Bin Laden was killed at about 2:00 AM (PST) on May 2, 2011, in an operation by a special team of Navy Seals, purportedly flown in from Afghanistan on two Black Hawk helicopters – one of which “tumbled into” the courtyard of the safe house as a result of mechanical failure. A third Chinook helicopter was despatched to facilitate the extraction of the Force. Four persons, possibly including one of bin Laden’s sons and two ‘couriers’, were killed in the operation, though only bin Laden’s body was taken away and, reportedly, given a quick ‘burial’ at sea.

US President Barack Obama informed Pakistan President Asif Ali Zardari about the operation only after its completion.

“For over two decades, bin Laden has been Al Qaeda’s leader and symbol,” President Obama declared in a late night Press Conference at the White House, “The death of bin Laden marks the most significant achievement to date in our nation’s effort to defeat Al Qaeda. But his death does not mark the end of our effort.”

The operation was a fulfilment of Obama’s campaign promise to bring bin Laden to justice, even as it was the culmination of unrelenting efforts by three successive Presidential administrations committed to this objective. At least four years of painstaking investigation on a tenuous ‘thread’ made the eventual operation possible. Crucially, this was the result of unambiguously stated US Counter-terrorism Policy that declared:
When terrorists wanted for violation of U.S. law are at large overseas, their return for prosecution shall be a matter of the highest priority and shall be a continuing central issue in bilateral relations with any state that harbours or assists them… If we do not receive adequate cooperation from a state that harbours a terrorist whose extradition we are seeking, we shall take appropriate measures to induce cooperation. Return of suspects by force may be effected without the cooperation of the host government…

Nevertheless, it falls far short of the commitment to “respond with all appropriate instruments against the sponsoring organizations and governments.” Indeed, cushioning the potential impact of the US operation on Pakistani soil to neutralize the highest value terrorist target, bin Laden, President Obama chose to add, in his first Press Statement, that “our counterterrorism cooperation with Pakistan helped lead us to bin Laden and the compound where he was hiding.” The statement fuelled speculation that the assault in Abbottabad was a ‘joint operation’ with Pakistani Forces or Intelligence, but this has quickly been negated, first by desperate denials from the Pakistani leadership, and subsequently by a succession of ‘unofficial’ statements by high US officials, clearly declaring that, as Ambassador Louis Susman, US Ambassador in London expressed it, “This was a unilateral operation which the US carried out on its own.”

+===+

* **Action item**:
Please say, based on the passage about the bin Laden operation, whom Barack Obama informed about the operation only after it was completed. None of the data that comes next is required.

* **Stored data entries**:
+===+

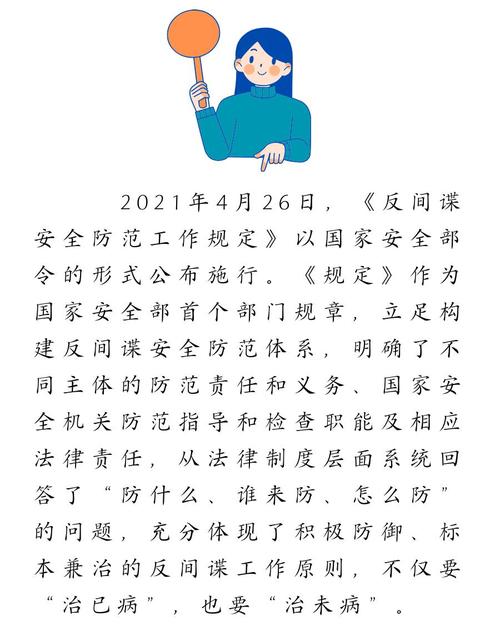 2021年4月26日，《反间谍安全防范工作规定》以国家安全部令的形式公布施行。《规定》作为国家安全部首个部门规章，立足构建反间谍安全防范体系，明确了不同主体的防范责任和义务、国家安全机关防范指导和检查职能及相应法律责任，从法律制度层面系统回答了“防什么、谁来防、怎么防”的问题，充分体现了积极防御、标本兼治的反间谍工作原则，不仅要“治已病”，也要“治未病”。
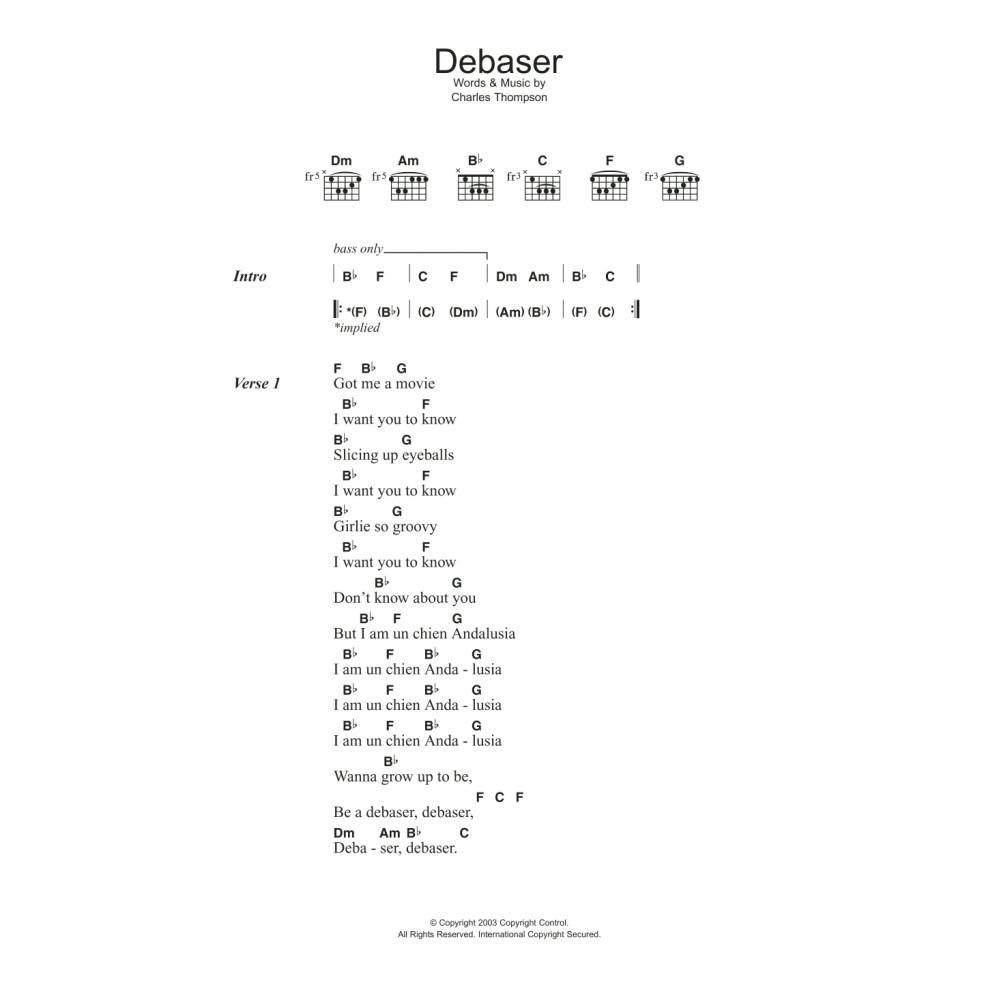 Debaser
Words & Music by
Charles Thompson

Dm Am B♭ C F G
fr5 fr5 fr3 fr3

bass only

Intro | B♭ F | C F | Dm Am | B♭ C |

|: *(F) (B♭) | (C) (Dm) | (Am) (B♭) | (F) (C) :|
*implied

Verse 1
F B♭ G
Got me a movie
B♭ F
I want you to know
B♭ G
Slicing up eyeballs
B♭ F
I want you to know
B♭ G
Girlie so groovy
B♭ F
I want you to know
B♭ G
Don't know about you
B♭ F G
But I am un chien Andalusia
B♭ F B♭ G
I am un chien Anda - lusia
B♭ F B♭ G
I am un chien Anda - lusia
B♭ F B♭ G
I am un chien Anda - lusia
B♭
Wanna grow up to be,
F C F
Be a debaser, debaser,
Dm Am B♭ C
Deba - ser, debaser.

© Copyright 2003 Copyright Control.
All Rights Reserved. International Copyright Secured.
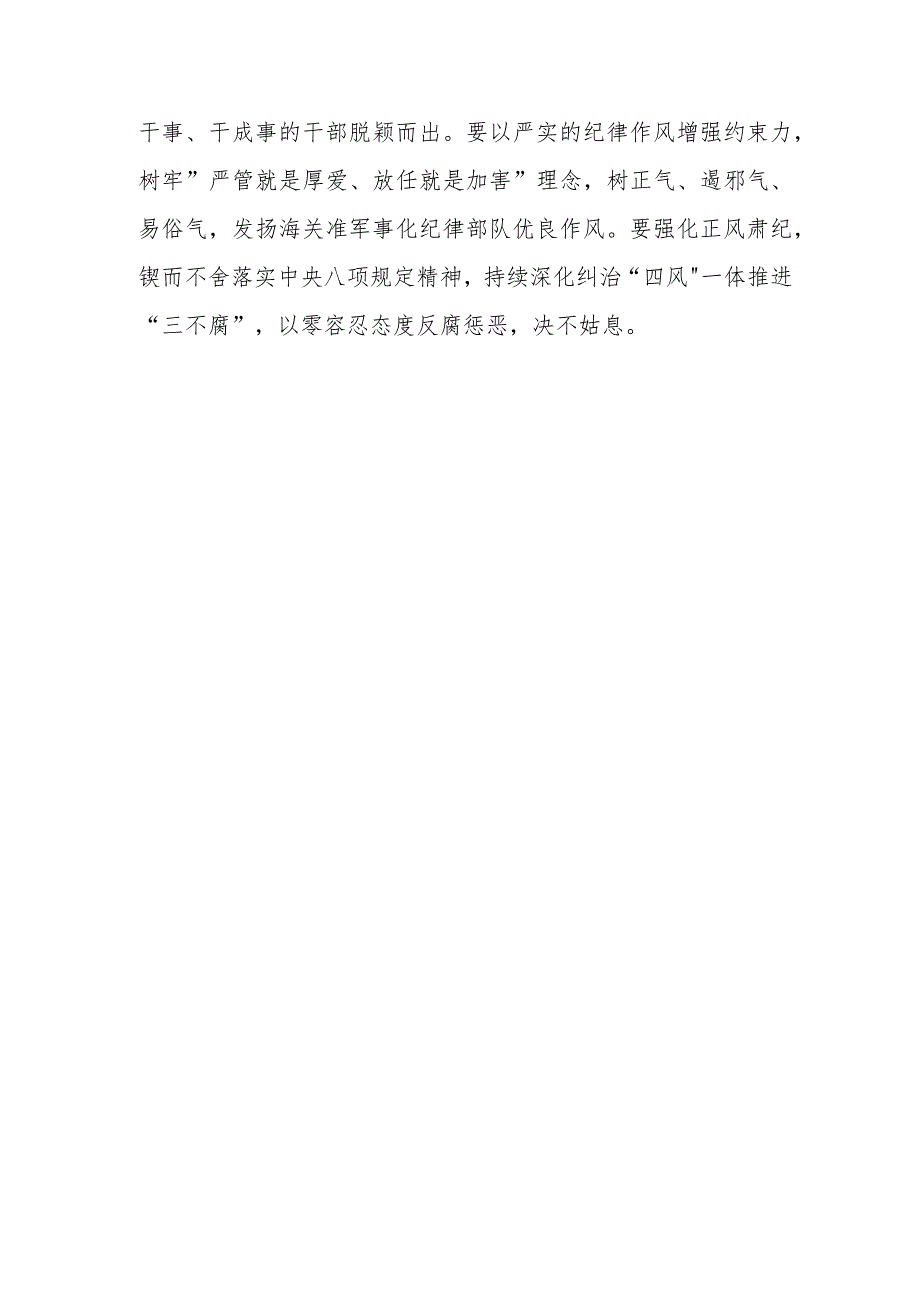 干事、干成事的干部脱颖而出。要以严实的纪律作风增强约束力，树牢”严管就是厚爱、放任就是加害”理念，树正气、遏邪气、易俗气，发扬海关准军事化纪律部队优良作风。要强化正风肃纪，锲而不舍落实中央八项规定精神，持续深化纠治“四风"一体推进“三不腐”，以零容忍态度反腐惩恶，决不姑息。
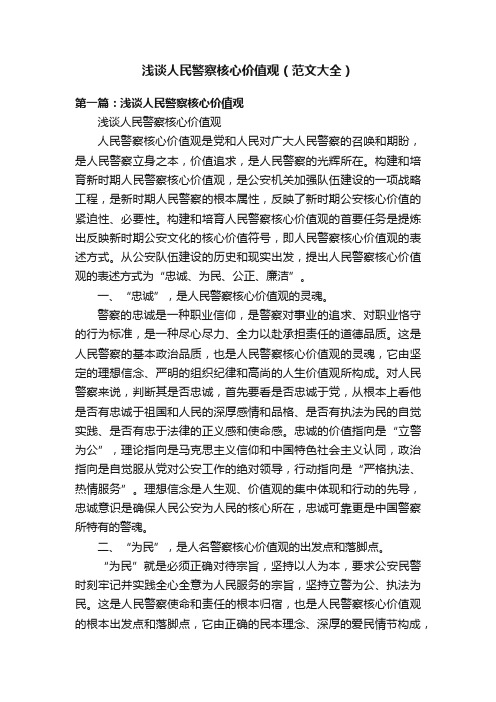 浅谈人民警察核心价值观（范文大全）

第一篇：浅谈人民警察核心价值观

浅谈人民警察核心价值观

人民警察核心价值观是党和人民对广大人民警察的召唤和期盼，是人民警察立身之本，价值追求，是人民警察的光辉所在。构建和培育新时期人民警察核心价值观，是公安机关加强队伍建设的一项战略工程，是新时期人民警察的根本属性，反映了新时期公安核心价值的紧迫性、必要性。构建和培育人民警察核心价值观的首要任务是提炼出反映新时期公安文化的核心价值符号，即人民警察核心价值观的表述方式。从公安队伍建设的历史和现实出发，提出人民警察核心价值观的表述方式为“忠诚、为民、公正、廉洁”。

一、“忠诚”，是人民警察核心价值观的灵魂。

警察的忠诚是一种职业信仰，是警察对事业的追求、对职业恪守的行为标准，是一种尽心尽力、全力以赴承担责任的道德品质。这是人民警察的基本政治品质，也是人民警察核心价值观的灵魂，它由坚定的理想信念、严明的组织纪律和高尚的人生价值观所构成。对人民警察来说，判断其是否忠诚，首先要看是否忠诚于党，从根本上看他是否有忠诚于祖国和人民的深厚感情和品格、是否有执法为民的自觉实践、是否有忠于法律的正义感和使命感。忠诚的价值指向是“立警为公”，理论指向是马克思主义信仰和中国特色社会主义认同，政治指向是自觉服从党对公安工作的绝对领导，行动指向是“严格执法、热情服务”。理想信念是人生观、价值观的集中体现和行动的先导，忠诚意识是确保人民公安为人民的核心所在，忠诚可靠更是中国警察所特有的警魂。

二、“为民”，是人名警察核心价值观的出发点和落脚点。

“为民”就是必须正确对待宗旨，坚持以人为本，要求公安民警时刻牢记并实践全心全意为人民服务的宗旨，坚持立警为公、执法为民。这是人民警察使命和责任的根本归宿，也是人民警察核心价值观的根本出发点和落脚点，它由正确的民本理念、深厚的爱民情节构成，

+===+

* **Answer space**:
Pakistan President Asif Ali Zardari.